The FCC licensed Vernon Watson to broadcast on channel 12 in Pensacola, Florida in June 1992.

The call sign W12CN was assigned by the Federal Communications Commission (FCC)

The State of Florida assigned Watson Broadcasting Of Pensacola as a d.b.a. (doing business as) and WBOP was created.

Vernon & Mary Lynn Watson become the first African Americans in Pensacola, Florida to own a broadcast television station

Vernon Watson became the first General Manager of WBOP TV-12

From 1992 to 1994, WBOP TV-12 was operated out of the Watson's home, doing broadcasting 24 hours a day (no sales allowed). Local ordinances would not allow normal business transactions such as sales. productions operations and hiring employeees in a residential neighborhood.
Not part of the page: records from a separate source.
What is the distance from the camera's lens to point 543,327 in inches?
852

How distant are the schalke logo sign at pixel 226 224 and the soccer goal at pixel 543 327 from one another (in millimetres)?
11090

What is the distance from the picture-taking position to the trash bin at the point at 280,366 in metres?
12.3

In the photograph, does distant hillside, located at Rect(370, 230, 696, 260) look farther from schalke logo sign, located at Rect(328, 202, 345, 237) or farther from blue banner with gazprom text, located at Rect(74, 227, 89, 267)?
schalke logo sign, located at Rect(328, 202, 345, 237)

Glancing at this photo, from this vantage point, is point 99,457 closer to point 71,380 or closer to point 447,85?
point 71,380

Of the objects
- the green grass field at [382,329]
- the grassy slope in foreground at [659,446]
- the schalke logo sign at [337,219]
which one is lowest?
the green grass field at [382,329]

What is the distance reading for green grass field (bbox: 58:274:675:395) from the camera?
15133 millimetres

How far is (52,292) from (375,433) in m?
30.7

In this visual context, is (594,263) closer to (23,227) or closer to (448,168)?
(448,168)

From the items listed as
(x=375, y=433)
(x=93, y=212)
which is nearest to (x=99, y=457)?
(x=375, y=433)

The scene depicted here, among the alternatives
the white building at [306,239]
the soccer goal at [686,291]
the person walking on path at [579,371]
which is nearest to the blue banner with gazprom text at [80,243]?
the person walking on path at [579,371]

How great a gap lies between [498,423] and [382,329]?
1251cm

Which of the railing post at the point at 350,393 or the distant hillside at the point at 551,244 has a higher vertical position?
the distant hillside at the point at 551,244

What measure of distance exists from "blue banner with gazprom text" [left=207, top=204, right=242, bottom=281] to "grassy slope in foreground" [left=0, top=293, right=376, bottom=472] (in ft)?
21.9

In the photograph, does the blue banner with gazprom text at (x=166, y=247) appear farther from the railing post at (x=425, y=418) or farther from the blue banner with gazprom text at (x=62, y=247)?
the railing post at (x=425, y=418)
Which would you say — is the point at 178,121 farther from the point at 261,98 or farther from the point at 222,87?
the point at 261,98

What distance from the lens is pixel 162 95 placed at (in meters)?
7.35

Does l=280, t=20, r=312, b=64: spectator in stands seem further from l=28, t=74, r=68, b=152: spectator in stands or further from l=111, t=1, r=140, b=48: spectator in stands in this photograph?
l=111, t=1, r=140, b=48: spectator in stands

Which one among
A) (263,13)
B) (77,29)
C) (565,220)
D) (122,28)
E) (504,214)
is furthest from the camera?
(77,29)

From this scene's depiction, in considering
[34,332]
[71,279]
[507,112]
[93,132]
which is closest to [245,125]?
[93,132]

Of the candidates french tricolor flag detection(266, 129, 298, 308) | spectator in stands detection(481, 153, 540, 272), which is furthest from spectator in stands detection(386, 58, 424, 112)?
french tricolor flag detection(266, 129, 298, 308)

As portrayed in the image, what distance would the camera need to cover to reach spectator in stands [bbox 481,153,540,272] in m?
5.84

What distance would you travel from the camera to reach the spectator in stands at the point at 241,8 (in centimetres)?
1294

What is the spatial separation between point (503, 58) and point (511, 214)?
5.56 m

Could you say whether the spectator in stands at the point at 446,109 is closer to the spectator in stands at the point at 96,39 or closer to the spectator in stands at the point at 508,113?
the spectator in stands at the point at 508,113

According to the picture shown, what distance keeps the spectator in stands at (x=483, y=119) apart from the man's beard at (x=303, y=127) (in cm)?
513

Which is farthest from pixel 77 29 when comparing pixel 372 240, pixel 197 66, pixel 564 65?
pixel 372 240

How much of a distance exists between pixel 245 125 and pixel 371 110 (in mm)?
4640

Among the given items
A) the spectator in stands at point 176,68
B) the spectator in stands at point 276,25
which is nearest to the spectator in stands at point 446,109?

Revenue was generated by playing prerecorded tape. Local TV shows and commericals had to be produced outside of the hame based TV station. Most shows were local religious programs and local community events. There were some "live" shows produced and broadcasted "live" out of a mini studio within the Watson's home-based TV station.

The first "live" show produced by WBOP TV was called "Smith & Smith On Sports". This was a "live" weekly show hosted by Michael Smith and Al Smith speaking on the current events in local and national sports that week

Vernon Wells and Scott Gallowa were the first salesmen to be hired to work for WBOP TV-12

In 1994, WBOP TV-12 moved to our current location at 3101 North "R" Street and started normal business operations and sales activities.

During 1994 and 1995, there were a continuous struggle and long fight to be added the local cable system and to have our TV schedule listed in the local newspaper.

In late 1994, we won the battle to be listed in Pensacola News Journal's newspaper daily TV listing and weekly TV guide.

In February 1995, WBOP held an Open House to celebrate it's new location

In March 1995, WBOP became the Gulf Coast's first WB Affiliate (The Warner Bros. Network). WBOP TV-12 was only one of five Low Power TV Stations in the nation along with many High Power TV stations to serve as an affiliate for the "WB" national network.

In October 1995, we changed our FCC call sign from W12CN to WBQP call letters. Contrary to popular belief, WBOP was never our official FCC call sign but rather a doing business as (d.b.a.) name to resemble a four letter call sign.

During 1994 and 1995, there were a continuous struggle and long fight to be added the local cable system and to have our TV schedule listed in the local newspaper.

In October 1995, we leased a cable channel and was finally added to the Cox Cable system and was assigned channel 50, which increased our viewership an additional
80,000 new cable subscribers households

In March 1996, WBQP TV-12 won the Pensacola's Chamber of Commerce Minority Business of the Year Award.

In September 1997, WBQP TV-12 created a web page on the World Wide Web with it's own web site at ""

In October 1997, WBQP TV-12 adapted a new motto:

"The Station That Cares"

In December 1997, WBQP TV-12 incorporated as Watson Broadcasting, Inc.

In February 1998, WBQP TV-12 installed electronic news gathering (ENG/EFP) equipment to enhance production by having the capability to do remote broadcasts

In March 1998, WBQP TV-12 became the first TV station in Pensacola to install a Tower Cam/Weather Cam

In April 1998, WBQP TV-12 began broadcasting 24 hours a day on the internet. Web casting will allow anyone in the world to view WBQP TV-12 broadcasts. WBQP TV-12 was the first African American owned TV station to web cast 24 hours a day.

In May 1998, WBQP TV-12 entered into a mentoring program agreement with the local ABC affiliate WEAR TV-3. WEAR TV Channel 3 agreed to mentor WBQP TV-12 for one year to provide managerial and technical knowledge to help become a professional broadcaster.

In June 1998, WBQP TV-12 was required by Cox Communications to change our cable channel position from channel 50 to channel 57 on the Cox's cable system

In August 1998, WBQP TV-12 installed a larger TV transmitter that is 10x times more powerful than the current transmitter.